Inévitablement, l'élimination en huitième de finale de Ligue des champions pèse dans les têtes. Si le club a rebondi à Dijon (4-0) six jours après le renversement de Manchester United, les prestations parisiennes sont moins flamboyantes. Ce fut le cas à Toulouse (1-0) et bien sûr contre Strasbourg (2-2) puis à Lille (5-1). Mais les victoires contre Nantes (3-0) et Marseille (3-1) avaient été scellées en supériorité numérique.
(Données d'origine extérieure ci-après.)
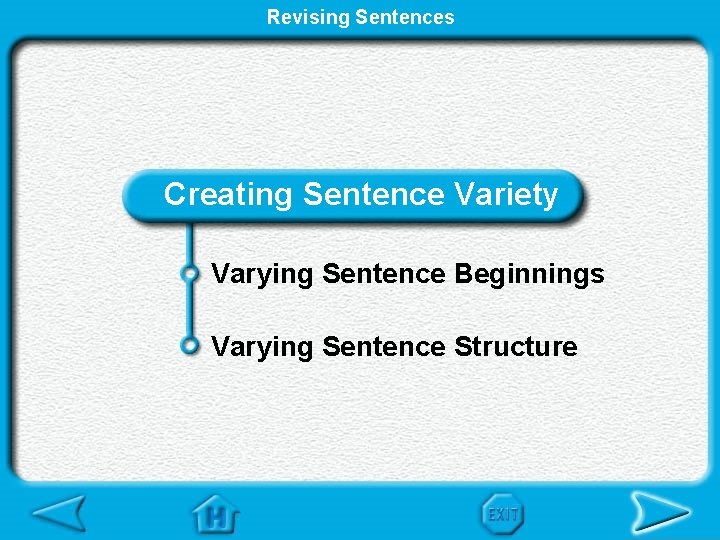 Revising Sentences

Creating Sentence Variety

Varying Sentence Beginnings

Varying Sentence Structure

H

EXIT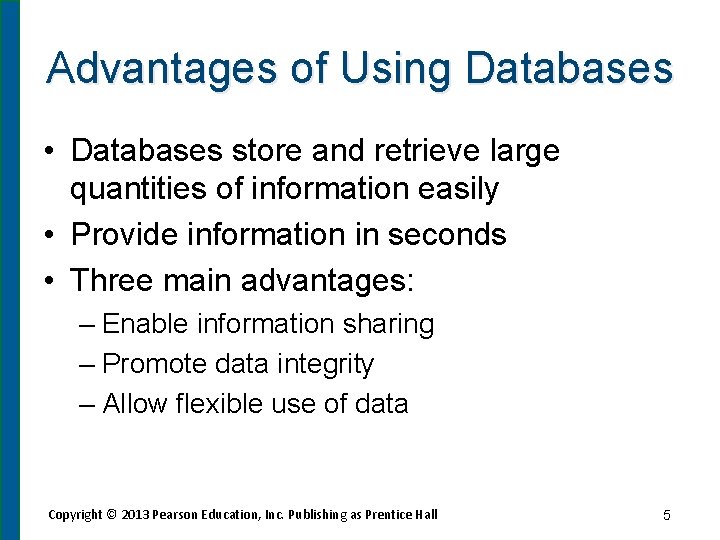 Advantages of Using Databases

• Databases store and retrieve large quantities of information easily
• Provide information in seconds
• Three main advantages:
– Enable information sharing
– Promote data integrity
– Allow flexible use of data

Copyright © 2013 Pearson Education, Inc. Publishing as Prentice Hall

5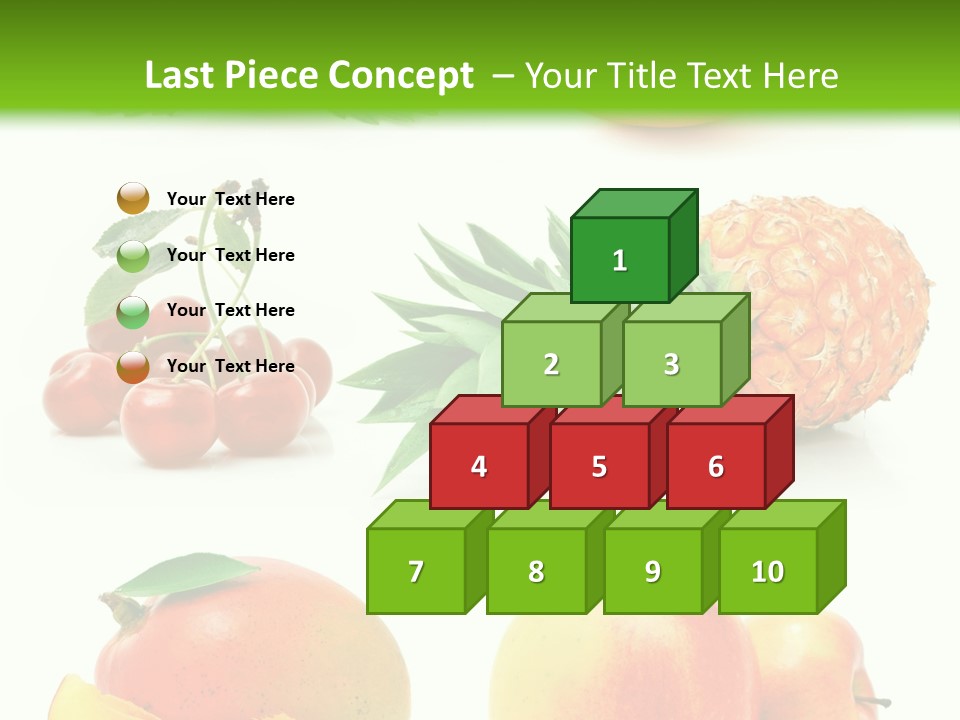 Last Piece Concept – Your Title Text Here

Your Text Here

Your Text Here

Your Text Here

Your Text Here

1

2

3

4

5

6

7

8

9

10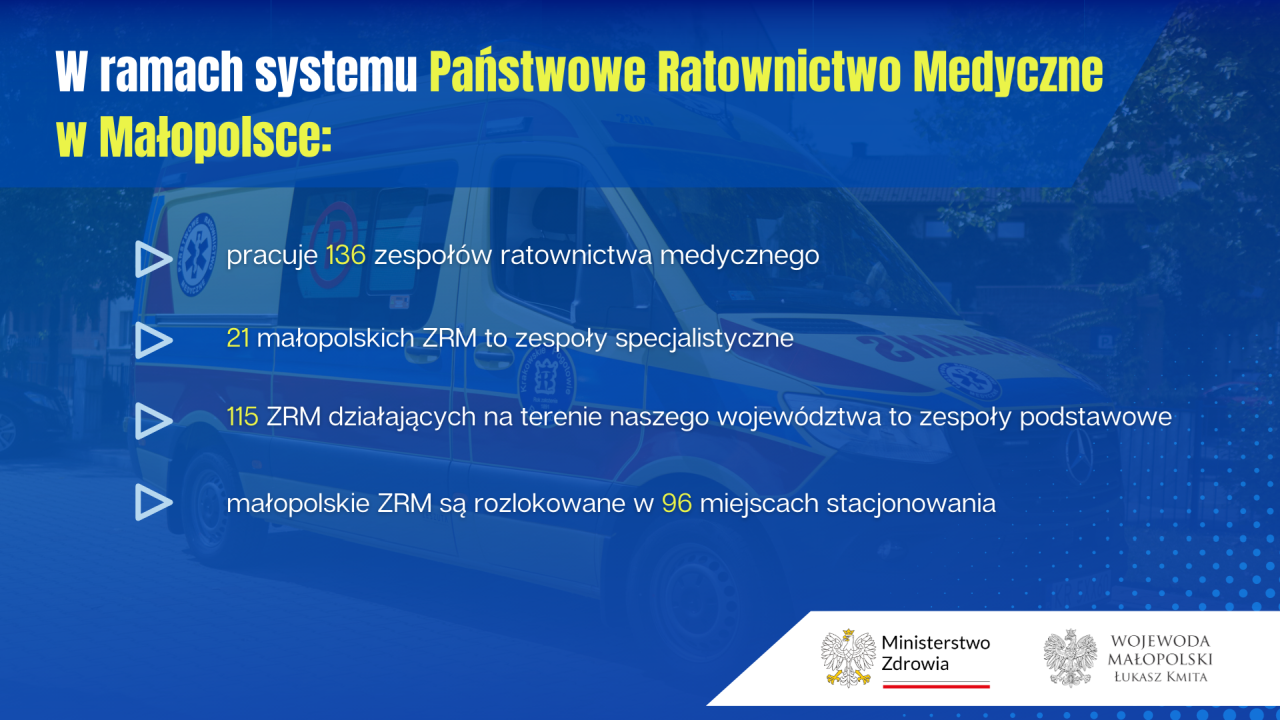 W ramach systemu Państwowe Ratownictwo Medyczne w Małopolsce:

pracuje 136 zespołów ratownictwa medycznego

21 małopolskich ZRM to zespoły specjalistyczne

115 ZRM działających na terenie naszego województwa to zespoły podstawowe

małopolskie ZRM są rozlokowane w 96 miejscach stacjonowania

Ministerstwo Zdrowia

WOJEWODA MAŁOPOLSKI ŁUKASZ KMITA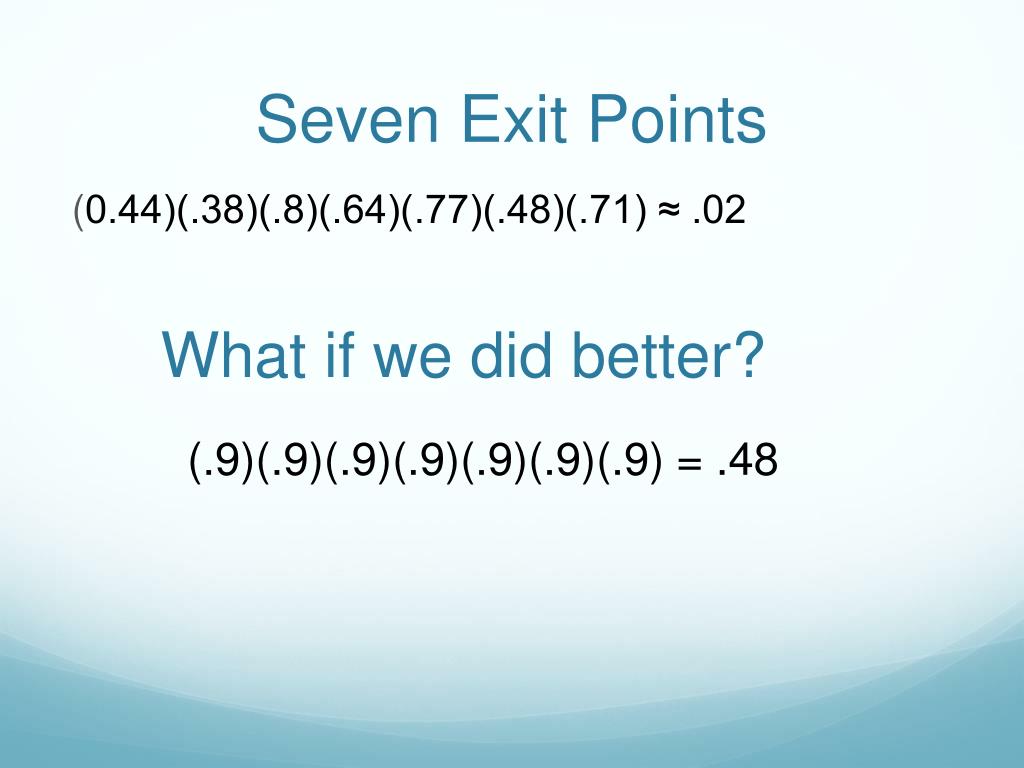 Seven Exit Points

$(0.44)(.38)(.8)(.64)(.77)(.48)(.71) \approx .02$

What if we did better?

$(.9)(.9)(.9)(.9)(.9)(.9)(.9) = .48$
Et sans feu d'artifice dans le jeu. 

"Relâchement, je ne pense pas parce qu'on a fait un très grand parcours en championnat, tempère pourtant Marco Verratti en zone mixte ce dimanche soir. On était venus ici pour être champions aujourd'hui. Cela n'est pas arrivé. On a joué contre une équipe qui a fait une très bonne saison. [...] Après le rouge et les blessures, c'était un peu difficile et comme je l'ai dit, on n'a pas été suffisamment intelligents pour comprendre que c'était déjà difficile... On devait être là pour essayer de ne pas prendre autant de buts."

Intelligence ou lucidité... la nuance est une affaire de capacité mentale de rester impliqué. Quand on se sait déjà champion et sans autre objectif qu'une finale de Coupe de France, l'affaire est peut-être plus délicate. Et les regards sont, même inconsciemment, déjà tournés vers la saison prochaine. C'est aussi le revers de l'obsession européenne.